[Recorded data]
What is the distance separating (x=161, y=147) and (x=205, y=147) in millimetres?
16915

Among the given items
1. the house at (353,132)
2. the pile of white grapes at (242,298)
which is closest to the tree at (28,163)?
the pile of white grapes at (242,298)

What is required> Could you format the listing above as a JSON list of strings, one string per line and no blank lines?

Answer for this exercise>
[
  "What is the distance separating (x=161, y=147) and (x=205, y=147) in millimetres?",
  "16915",
  "Among the given items",
  "1. the house at (353,132)",
  "2. the pile of white grapes at (242,298)",
  "which is closest to the tree at (28,163)?",
  "the pile of white grapes at (242,298)"
]